I attached to the process in a debugging session, but was unable to find any SSE instructions in the idle threads opcodes while having all threads halted.

I am no expert, and have very little knowledge of SSE. However, it seems its major use is parralel processing of floating-point numbers. The problem, is if you are doing a basic fp computation, and the next fp compuation needs the result - SSE provides no help(I could be wrong.) Only if you have two basic compuations that both have unrelated results then SSE becomes very powerful.

So, when a little programming background I was still curious because of the nature of the simulation which seems to be exploring the dark using random numbers to seed the exploration that mabye more than one model - mabye four could be run on the same thread(not multiple threads) and execute in parralel with each other using the SSE instruction set to gain mabye four times the speed.

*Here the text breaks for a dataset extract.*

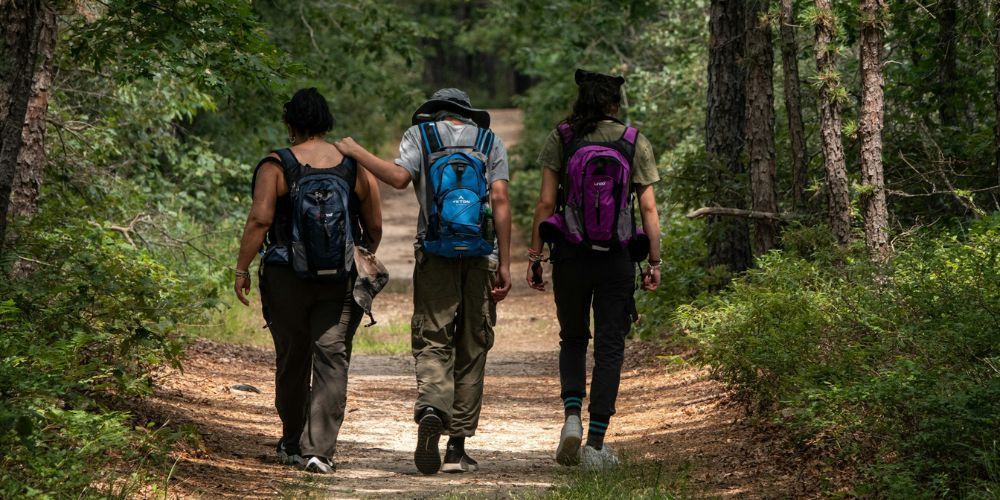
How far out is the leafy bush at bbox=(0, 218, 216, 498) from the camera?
4.89 meters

Alright, now thinking about that I am sure the rosetta application is not that straight-forward. I am pretty sure it contains lots of speacil conditions and evaluations to determine if this atom and that atom can be next to each other and therefore attemping to run another simulation on the same thread in parrel to take advantage of the SSE instructions could cause some choas, not the mention the mad method it would take to not introduce new bugs and not have to split the rosetta application into two completely seperate source trees just for a SSE and a NON-SSE application.

So it boils down to:
1. I really don't care that much, but if anyone thinks there is a lead on my two cents here is a thread for it. =) rofl


[edit]
Just to give a little more insight to anyone who knows even a little C/C++.

#include <xmmintrin.h>
int main(void)
{
// built-in types
__m128 a = {0.0, 1.0, 2.0, 3.0};
__m128 b = {0.0, 1.0, 2.0, 3.0};
__m128 c;

// this is a intrinsic function, when compiled makes no function call.
c = _mm_add_ps(a, b);

// four fp single percision values are added using one instruction(above).

// no SSE extensions used.
float a[4] = {0.0, 1.0, 2.0, 3.0};
float b[4] = {0.0, 1.0, 2.0, 3.0};
float c[4];
c[0] = a[0] + b[0]; c[1] = a[1] + b[1]; c[2] = a[2] + b[2];
c[3] = a[3] + b[3];
return 0;
}
ID: 18872 · Rating: 1 · rate: Rate + / Rate - Report as offensive    Reply Quote
Profile Leonard Kevin Mcguire Jr.

Send message
Joined: 13 Jun 06
Posts: 29
Credit: 14,903
RAC: 0
Message 18873 - Posted: 18 Jun 2006, 3:13:38 UTC
Last modified: 18 Jun 2006, 3:45:23 UTC

#include "stdafx.h"
#include <xmmintrin.h>

__m128 mtf[3];
int mtfop = 0;
int mtfcnt = 0;
template <int THREADID, int THREADCNT> __forceinline float mtfadd(float a, float b)
{
	if(mtfop < 1)
	{
		mtfop = 1;
		mtf[0].m128_f32[THREADID] = a;
		mtf[1].m128_f32[THREADID] = b;
		mtfcnt = 1;
		// pause thread quickly (wait) (keep low cpu cycles). (need a atomic instruction)
		// when woken, it returns its own result.
		return mtf[3].m128_f32[THREADID];
	}
	if(mtfop == 1)
	{
		mtf[0].m128_f32[THREADID] = a;
		mtf[1].m128_f32[THREADID] = b;
		if(mtfcnt == (THREADCNT-1))
		{
			// execute operation using SSE instructions
			mtf[3] = _mm_add_ps(mtf[0], mtf[1]);
			// wake paused threads quickly (keep low cpu cycles).(need a atomic instruction)
			return mtf[3].m128_f32[THREADID];
		}else{
			mtfcnt++;
			// pause thread quickly (wait) (keep low cpu cycles). (need a atomic instruction)
			// when woken, it returns its own result.
			return mtf[3].m128_f32[THREADID];
		}
	}
	// just do its operation the old style.
	return a+b;
}

template <int THREADID, int THREADCNT> class xfloat
{
public:
	float p;
	__forceinline void operator=(const float in)
	{
		p = in;
	}
	__forceinline xfloat& operator+(const xfloat &in)
	{
		p = mtfadd<THREADID,THREADCNT>(p, in.p);
		return *this;
	}
};
#define float xfloat<0,4>

int _tmain(int argc, _TCHAR* argv[])
{
	float a, b, c;
	a = 0.0; b = 1.0; c = 2.0;
	a = b + c;
	
	return 0;
}



Tell compiler to optimize code by enabling inline, __forceinline makes the compiler do it weather it wants to or not.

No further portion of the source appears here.